Nach 1865 wurden auf den Pilgerrouten Quarantänestationen gebaut, im Norden auf der ägyptischen Seite sowie im Süden auf der Kamaran-Insel vor der Küste des heutigen Jemen. Dort mussten Schiffe, auf denen Cholera vermutet wurde, zehn bis vierzehn Tage anlegen. Es gibt fürchterliche Berichte über den Zustand in diesen Lagern. In Zeiten von besonders schweren Epidemien wurden auch Kontrollstationen zwischen der Hafenstadt Dschidda und Mekka gebaut. Berichten zufolge ist es oft allerdings nicht gelungen, Infizierte davon abzuhalten, nach Mekka zu gelangen.

Hygiene im Jahr 2020: Sterilisierung am Eingang zur Großen Moschee von Mekka im Mai Foto: Saudi Press Agency/reuters

Und dann?

Teilweise gab es Zehntausende Tote. 1865 starben 30.000 Menschen, das waren mindestens 20 Prozent der Pilger.

Auch das British Empire, das über Millionen von Muslimen weltweit herrschte, mischte damals mit. Welche Rolle spielten die Briten?

Zunächst ging es ihnen um Gesundheitskontrolle. Aber die imperialen Mächte haben das mit anderen Interessen kombiniert. Die Briten etwa haben versucht, dem Reiseunternehmen Thomas Cook die alleinige Durchführung der Pilgerfahrt zu übertragen. Thomas Cook sollte drei Jahre lang das Monopol für die Pilgerfahrt zwischen Indien und Dschidda haben. In politischer Hinsicht boten die Kontrollen, die mit den Hygienemaßnahmen einhergingen, die Möglichkeit zu prüfen, wer überhaupt nach Mekka reist. Vor allem die Briten und Holländer hatten Angst, dass sich in Mekka Muslime aus aller Welt über die politische Lage austauschen und pan-islamische, anti-imperiale Pläne schmieden.

Mitte der 1920er Jahre übernahmen die Saudis die Kontrolle über die heiligen Stätten. Wie ging es weiter?

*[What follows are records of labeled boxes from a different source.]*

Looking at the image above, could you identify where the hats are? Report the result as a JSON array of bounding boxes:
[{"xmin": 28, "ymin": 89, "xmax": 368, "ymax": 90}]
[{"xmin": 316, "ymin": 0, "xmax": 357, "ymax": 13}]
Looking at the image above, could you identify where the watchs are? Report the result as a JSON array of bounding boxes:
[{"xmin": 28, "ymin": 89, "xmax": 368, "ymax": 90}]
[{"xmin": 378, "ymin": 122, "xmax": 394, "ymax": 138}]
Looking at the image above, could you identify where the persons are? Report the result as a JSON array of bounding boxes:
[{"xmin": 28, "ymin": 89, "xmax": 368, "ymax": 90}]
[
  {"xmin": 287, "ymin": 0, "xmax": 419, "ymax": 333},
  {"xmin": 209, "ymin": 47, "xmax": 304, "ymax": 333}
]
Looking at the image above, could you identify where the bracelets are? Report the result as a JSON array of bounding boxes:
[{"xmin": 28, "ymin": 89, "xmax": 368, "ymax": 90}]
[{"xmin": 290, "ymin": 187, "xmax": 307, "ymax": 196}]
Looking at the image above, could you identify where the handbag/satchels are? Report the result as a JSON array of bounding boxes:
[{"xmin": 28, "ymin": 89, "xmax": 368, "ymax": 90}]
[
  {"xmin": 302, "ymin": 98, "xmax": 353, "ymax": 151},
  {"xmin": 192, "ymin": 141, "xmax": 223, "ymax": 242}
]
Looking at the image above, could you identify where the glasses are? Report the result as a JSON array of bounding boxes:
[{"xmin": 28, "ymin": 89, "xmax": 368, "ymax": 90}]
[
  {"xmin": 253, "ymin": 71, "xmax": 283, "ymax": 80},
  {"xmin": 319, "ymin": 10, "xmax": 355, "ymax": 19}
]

Die Saudis haben sich weiter intensiv um die hygienischen Umstände bemüht. Die Lage verbesserte sich mit der Wasserversorgung und mehr medizinischen Einrichtungen. Wenn irgendwo Gelbfieber oder andere Krankheiten ausbrachen, durften nur Pilger einreisen, die entsprechend geimpft waren. Da sind die Saudis immer sehr strikt gewesen. Saudi-Arabien sieht es als Teil der islamischen Legitimität, dass man eine sichere Pilgerfahrt gewährleistet, dazu gehört auch die gesundheitliche Sicherheit.

Bild: Martin Funk
Im Interview: Ulrike Freitag

ist Nahost-Historikerin und Direktorin am Leibniz-Zentrum Moderner Orient (ZMO) in Berlin. Ihr Buch „A History of Jeddah. The Gate to Mecca in the Nineteenth and Twentieth Centuries“ ist im Februar bei Cambridge University Press erschienen.

Glauben Sie, dass die Pilgerfahrt dieses Jahr stattfindet?

Ich hoffe es für alle, die sie schon gebucht haben, aber auch für die Saudis, weil die Pilgerfahrt wirtschaftlich sehr wichtig ist. Noch ist sie nicht abgesagt, doch seit mehr als zwei Monaten schon ist die kleine Pilgerfahrt, die Umra, verboten. Auch im Ramadan durfte man nicht in der Großen Moschee in Mekka beten. Ich glaube, dass die Saudis davon ausgehen, dass eine abgesagte Hadsch weniger Imageschaden bedeutet als eine, bei der sich Zehntausende oder Hunderttausende infizieren. Es gab ja immer wieder Katastrophen, die in der muslimischen Welt sehr intensiv wahrgenommen worden sind, zuletzt die Massenpanik 2015, bei der Hunderte Menschen starben.